[QUOTED TEXT]:
In the Globe today, Jeffrey Simpson seems a little off his rocker as he talks about early preparations for the televised leaders' debates for the next election.
Last election, there was a large public outcry as Green Elizabeth May, with the support of the Liberal leader Stephane Dion and many media commentators (including Simpson), pushed successfully for to be included in the debates. Resisting against her inclusion were the television networks, as well as Conservative Stephen Harper and the NDP's Jack Layton, who threatened to boycott were May included.
The NDP confirmed late Monday that Layton had said he wouldn't attend the debate were May allowed to participate, on the grounds that she has already effectively endorsed Dion for prime minister.
"We have someone else who wants to be in the debate who actually supports the leader of one of those [other] parties," Layton said of May.
"I don't agree with that position. I think what we want to do is take on the same old same old, which is the Conservative and Liberal governments in power year after year."Finally, public pressure forced Harper and Layton to relent and May was included.
Now, though, Simpson has had a change of heart. We need a new formula for determining who gets to take part, he says:
Set the following criteria. Leaders whose parties get at least 15 per cent of the popular vote and/or whose parties have 50 seats (roughly 15 per cent) in the House of Commons can participate in the nationally televised debate in English in the main network.
The same criteria could be used in French. Leaders whose parties commanded 15 per cent of the vote (in Quebec) can participate in debates on the main channels; interviews would be reserved for the others.

[PROVIDED MATERIAL]:
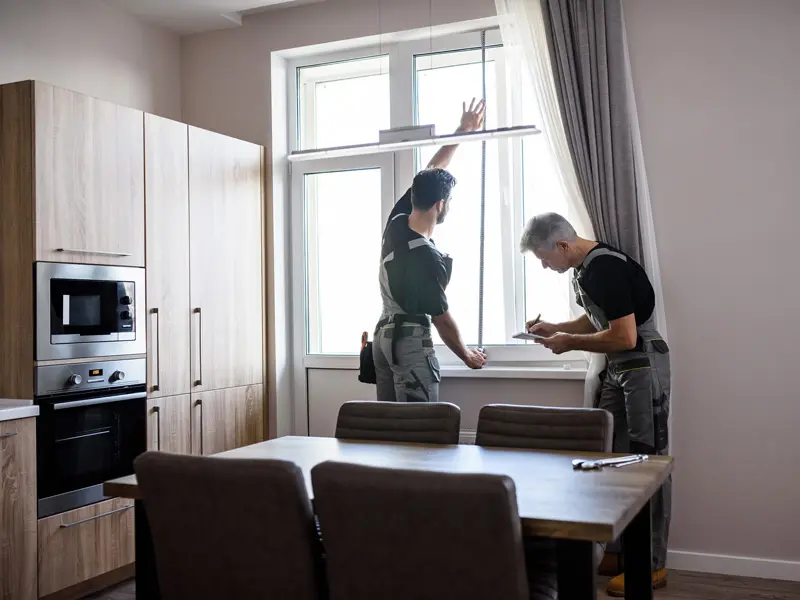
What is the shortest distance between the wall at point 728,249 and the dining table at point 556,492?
1.43 m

[YOUR TASK]: Write out the whole text about the leaders' debates word for word. Work only from the text about televised leaders' debates and their eligibility rules.

[COMPLETED TASK]:
In the Globe today, Jeffrey Simpson seems a little off his rocker as he talks about early preparations for the televised leaders' debates for the next election.
Last election, there was a large public outcry as Green Elizabeth May, with the support of the Liberal leader Stephane Dion and many media commentators (including Simpson), pushed successfully for to be included in the debates. Resisting against her inclusion were the television networks, as well as Conservative Stephen Harper and the NDP's Jack Layton, who threatened to boycott were May included.
The NDP confirmed late Monday that Layton had said he wouldn't attend the debate were May allowed to participate, on the grounds that she has already effectively endorsed Dion for prime minister.
"We have someone else who wants to be in the debate who actually supports the leader of one of those [other] parties," Layton said of May.
"I don't agree with that position. I think what we want to do is take on the same old same old, which is the Conservative and Liberal governments in power year after year."Finally, public pressure forced Harper and Layton to relent and May was included.
Now, though, Simpson has had a change of heart. We need a new formula for determining who gets to take part, he says:
Set the following criteria. Leaders whose parties get at least 15 per cent of the popular vote and/or whose parties have 50 seats (roughly 15 per cent) in the House of Commons can participate in the nationally televised debate in English in the main network.
The same criteria could be used in French. Leaders whose parties commanded 15 per cent of the vote (in Quebec) can participate in debates on the main channels; interviews would be reserved for the others.